В вагоне потянуло холодом. Где-то заливчато заплакал ребенок.

— Двери! — властно громыхнул Аверьян Макарович. — Кто там холодит вагон? В вагоне дети едут!

И, как круги от камня, брошенного в воду, разошлись по всему вагону оклики:

— Двери!.. Закройте двери!.. Кто не соображает?.. Дуть перестало. Аверьян Макарович успокоился и стал смотреть в окно.

— Леса-а… — протянул он через минуту густым мечтательным басом. — Хороши леса! В Хакасской автономной области такие же вот. Богатейший край! Там одного угля на четыре столетия.

— Вот где крепежу-то надо! — восторженно отозвался румяный.

— Я им и давал крепеж. По два состава в сутки гнал, и все нехватало. Аж смех, бывало, возьмет… — гудел Аверьян Макарович. — Один состав гоню — мало, два гоню — опять мало. Раззадорились мы с моими атаманами. Три состава отгрузили—опять бьют телеграмму: давай четвертый!

— Не знал я, что в Хакасской области уголь, — удивился кудрявый. — Я думал, там скотоводство развито!

— И скотоводство там тоже богатое. Осенью глянешь в окно — горы как ковром закинуты: это через горы гурты переваливают. День глядишь, идут, два, глядишь, идут, три, глядишь, идут! Кра-асиво глядеть! — от удовольствия Аверьян Макарович прищурился и потряс головой.

Авдотья с интересом слушала рассказ о неизвестной ей Хакасской автономной области, который вливался в близкие разговоры о поле, О лесе, как вливается в спокойную степную реку ручей с далеких гор.

Авдотья жадно ловила обрывки фраз — говор многоликой, кипящей вокруг нее жизни.

Авдотьина соседка развязала узелок и стала угощать всех семечками; Авдотья взяла горсть семечек, вынула из сумки лепешки и угостила соседей лепешками. Лесозаготовители взяли по лепешке, съели и похвалили.

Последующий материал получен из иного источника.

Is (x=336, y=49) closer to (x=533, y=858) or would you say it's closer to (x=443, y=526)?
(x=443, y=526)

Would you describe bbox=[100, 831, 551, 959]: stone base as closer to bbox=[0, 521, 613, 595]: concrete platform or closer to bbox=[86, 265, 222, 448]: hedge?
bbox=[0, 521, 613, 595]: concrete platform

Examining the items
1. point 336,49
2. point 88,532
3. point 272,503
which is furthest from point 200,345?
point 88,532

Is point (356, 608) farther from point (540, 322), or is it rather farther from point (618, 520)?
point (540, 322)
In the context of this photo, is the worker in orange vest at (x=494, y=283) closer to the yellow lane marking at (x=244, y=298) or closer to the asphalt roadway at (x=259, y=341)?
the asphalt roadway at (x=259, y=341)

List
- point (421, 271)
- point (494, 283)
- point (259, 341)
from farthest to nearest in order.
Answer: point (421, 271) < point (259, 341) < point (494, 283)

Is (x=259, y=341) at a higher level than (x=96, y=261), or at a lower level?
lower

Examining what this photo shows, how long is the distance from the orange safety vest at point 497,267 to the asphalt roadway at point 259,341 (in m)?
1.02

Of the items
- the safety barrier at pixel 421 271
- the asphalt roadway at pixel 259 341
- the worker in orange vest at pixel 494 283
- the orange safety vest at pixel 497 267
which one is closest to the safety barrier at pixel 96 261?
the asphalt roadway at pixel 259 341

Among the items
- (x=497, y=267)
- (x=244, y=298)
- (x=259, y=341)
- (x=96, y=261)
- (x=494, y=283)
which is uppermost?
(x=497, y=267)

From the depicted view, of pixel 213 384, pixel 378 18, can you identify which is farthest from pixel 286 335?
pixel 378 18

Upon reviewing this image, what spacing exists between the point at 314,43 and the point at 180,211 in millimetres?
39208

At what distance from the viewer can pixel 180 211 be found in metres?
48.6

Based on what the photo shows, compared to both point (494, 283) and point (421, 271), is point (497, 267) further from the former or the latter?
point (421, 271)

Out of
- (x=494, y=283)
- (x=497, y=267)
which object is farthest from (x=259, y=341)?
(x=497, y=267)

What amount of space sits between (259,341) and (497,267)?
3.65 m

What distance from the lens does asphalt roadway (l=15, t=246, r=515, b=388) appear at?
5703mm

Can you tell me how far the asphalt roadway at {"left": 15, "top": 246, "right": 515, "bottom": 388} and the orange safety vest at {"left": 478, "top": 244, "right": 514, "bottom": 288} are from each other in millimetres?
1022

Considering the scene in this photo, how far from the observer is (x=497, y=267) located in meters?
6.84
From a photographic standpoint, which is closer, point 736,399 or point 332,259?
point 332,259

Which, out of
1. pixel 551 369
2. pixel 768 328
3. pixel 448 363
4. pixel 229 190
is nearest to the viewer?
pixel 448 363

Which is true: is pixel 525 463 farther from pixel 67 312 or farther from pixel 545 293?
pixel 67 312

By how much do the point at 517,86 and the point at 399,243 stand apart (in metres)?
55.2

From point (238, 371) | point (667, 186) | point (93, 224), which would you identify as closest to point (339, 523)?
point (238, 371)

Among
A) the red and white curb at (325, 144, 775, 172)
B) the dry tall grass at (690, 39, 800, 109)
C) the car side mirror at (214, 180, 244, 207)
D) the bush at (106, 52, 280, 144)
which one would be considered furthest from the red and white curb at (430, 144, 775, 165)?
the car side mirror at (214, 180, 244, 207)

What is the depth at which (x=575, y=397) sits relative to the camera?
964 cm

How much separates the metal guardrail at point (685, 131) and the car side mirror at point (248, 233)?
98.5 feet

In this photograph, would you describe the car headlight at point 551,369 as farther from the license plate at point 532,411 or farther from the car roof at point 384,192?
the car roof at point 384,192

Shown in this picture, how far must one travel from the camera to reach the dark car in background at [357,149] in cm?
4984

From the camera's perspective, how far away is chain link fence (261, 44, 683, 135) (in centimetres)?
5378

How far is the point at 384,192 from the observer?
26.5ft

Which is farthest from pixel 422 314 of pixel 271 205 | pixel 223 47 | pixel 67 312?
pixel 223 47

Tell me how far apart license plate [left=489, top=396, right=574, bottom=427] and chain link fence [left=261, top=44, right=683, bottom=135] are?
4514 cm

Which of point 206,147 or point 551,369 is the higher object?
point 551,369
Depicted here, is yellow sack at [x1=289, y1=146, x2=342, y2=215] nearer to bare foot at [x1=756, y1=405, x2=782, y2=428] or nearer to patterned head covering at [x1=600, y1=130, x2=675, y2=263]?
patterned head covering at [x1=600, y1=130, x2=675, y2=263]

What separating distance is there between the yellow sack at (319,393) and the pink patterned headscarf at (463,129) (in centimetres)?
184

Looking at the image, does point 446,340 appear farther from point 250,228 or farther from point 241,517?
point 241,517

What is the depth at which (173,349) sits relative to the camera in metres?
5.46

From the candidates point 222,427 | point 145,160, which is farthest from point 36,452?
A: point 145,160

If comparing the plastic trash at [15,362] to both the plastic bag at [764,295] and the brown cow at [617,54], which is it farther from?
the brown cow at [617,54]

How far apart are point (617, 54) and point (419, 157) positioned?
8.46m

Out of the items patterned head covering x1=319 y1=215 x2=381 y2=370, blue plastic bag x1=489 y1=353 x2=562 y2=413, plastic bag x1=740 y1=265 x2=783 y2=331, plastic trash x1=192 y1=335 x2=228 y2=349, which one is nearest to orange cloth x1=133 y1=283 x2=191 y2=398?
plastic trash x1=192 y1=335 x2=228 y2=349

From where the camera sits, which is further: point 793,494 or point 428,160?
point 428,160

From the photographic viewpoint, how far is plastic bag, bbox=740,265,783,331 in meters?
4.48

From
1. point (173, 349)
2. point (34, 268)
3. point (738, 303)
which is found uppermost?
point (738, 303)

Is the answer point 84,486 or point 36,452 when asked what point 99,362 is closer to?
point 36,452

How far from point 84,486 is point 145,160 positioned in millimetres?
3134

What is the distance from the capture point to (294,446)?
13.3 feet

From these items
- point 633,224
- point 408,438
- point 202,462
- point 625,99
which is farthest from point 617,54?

На одном из полустанков в вагон с шумом и смехом ворвалась гурьба молодежи. Маленькая беленькая девушка, с решительным выражением светлосерых глаз и властными интонациями низкого и звучного голоса, вела под руку странного человека в шинели. Глаза этого человека были скрыты темными очками, левую щеку рассекал глубокий шрам, голова его непрерывно дергалась, и губы кривились. Казалось, он гримасничал от бесплодных усилий сдержать эту дергающуюся голову. Через плечо у него висела гармонь. Он не произнес ни слова, но все видевшие его умолкли. Вместе с этим человеком, с его шинелью и дергающейся головой, в кипенье вагонной веселой и неугасающей жизни вошла живая память о войне, недавней, но уже казавшейся бесконечно далекой, оставившей неизгладимый след на каждом и все-таки уже утратившей реальность.

Он был посланцем этой войны. Вместе с ним вошло что-то важное и тревожное, о чем нельзя было забывать.

Он уловил внезапную тишину, и робкая, не то печальная, не то просящая улыбка — улыбка слепого — тронула его губы.

— Сюда, ребята! Сюда, Миша! Здесь места всем хватит, — весело сказала беленькая, бережно усадила его и строго посмотрела на присутствующих, как бы предупреждая лишние слова и вопросы.